This practice connects you to Hara energy and the center of your core consciousness.
It reconnects you to your innate endless wellspring of chi,
Life force energy,
By igniting pranayama in the lower belly.
You can use this practice to ground yourself,
Nurture self-confidence,
And reconnect to your innate self.
Find a comfortable seat and let your gaze become soft.
Place your hands on your low belly and center your attention to your Hara point approximately two to three finger widths below your navel and back towards the spine.
Envision this point as having a root,
A nucleus,
As well as a flower that shines outward.
First,
Inhale into the low belly so that you feel it suction back,
Almost like drinking fluid from a straw or working a pump.
You're suctioning earth chi from Hara at the navel to feed into the Hara pool.
When you exhale,
Use your breath to widen Hara's circumference,
Exhaling into the Hara pool so that it expands,
Feeding all the surrounding rivers.
On the inhale,
You'll feel your diaphragm drop as your lungs fill.
This grows the circulation of chi at Hara.
Then exhale and expand the sphere of Hara at the low belly.
Allow Hara to radiate outward in all directions like a glowing orb of light.
Again,
Inhale,
Draw into the chi belly as the low belly draws back towards your sacrum.
Then exhale to expand Hara's sphere outward once more.
Explore this for a few rounds of breath before taking this to a more subtle body practice.
For that,
We will now reverse the direction of our breath and energy.

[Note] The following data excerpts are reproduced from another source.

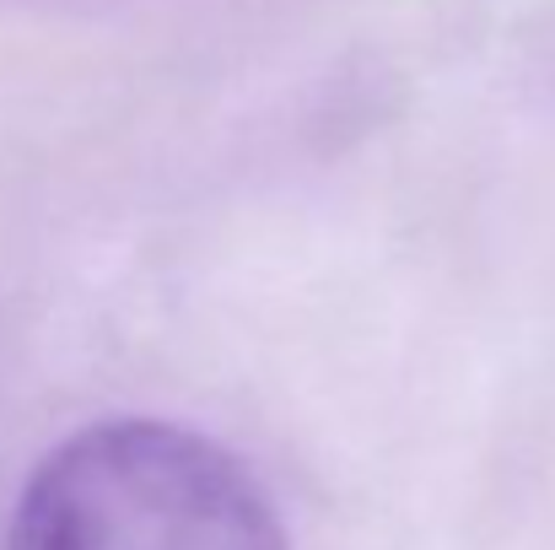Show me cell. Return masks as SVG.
Listing matches in <instances>:
<instances>
[{
  "mask_svg": "<svg viewBox=\"0 0 555 550\" xmlns=\"http://www.w3.org/2000/svg\"><path fill=\"white\" fill-rule=\"evenodd\" d=\"M5 550H286L259 481L173 421H98L22 486Z\"/></svg>",
  "mask_w": 555,
  "mask_h": 550,
  "instance_id": "6da1fadb",
  "label": "cell"
}]
</instances>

Keep your hands on your low belly and instead let the belly expand with the inhale.
So no longer drawing back,
But now opening outward.
But the pinpoint nucleus of Hara's center,
The very root,
Will draw back towards the spine.
So inhale,
Your stomach goes soft into your hands,
But you draw back from behind the navel so chi can spread at Hara's base.
You might think of a lighthouse or a flashlight where the light is brighter at the origin,
But it expands outward to illuminate.
And this way now for several rounds,
Finding how spacious and nourishing Hara really is.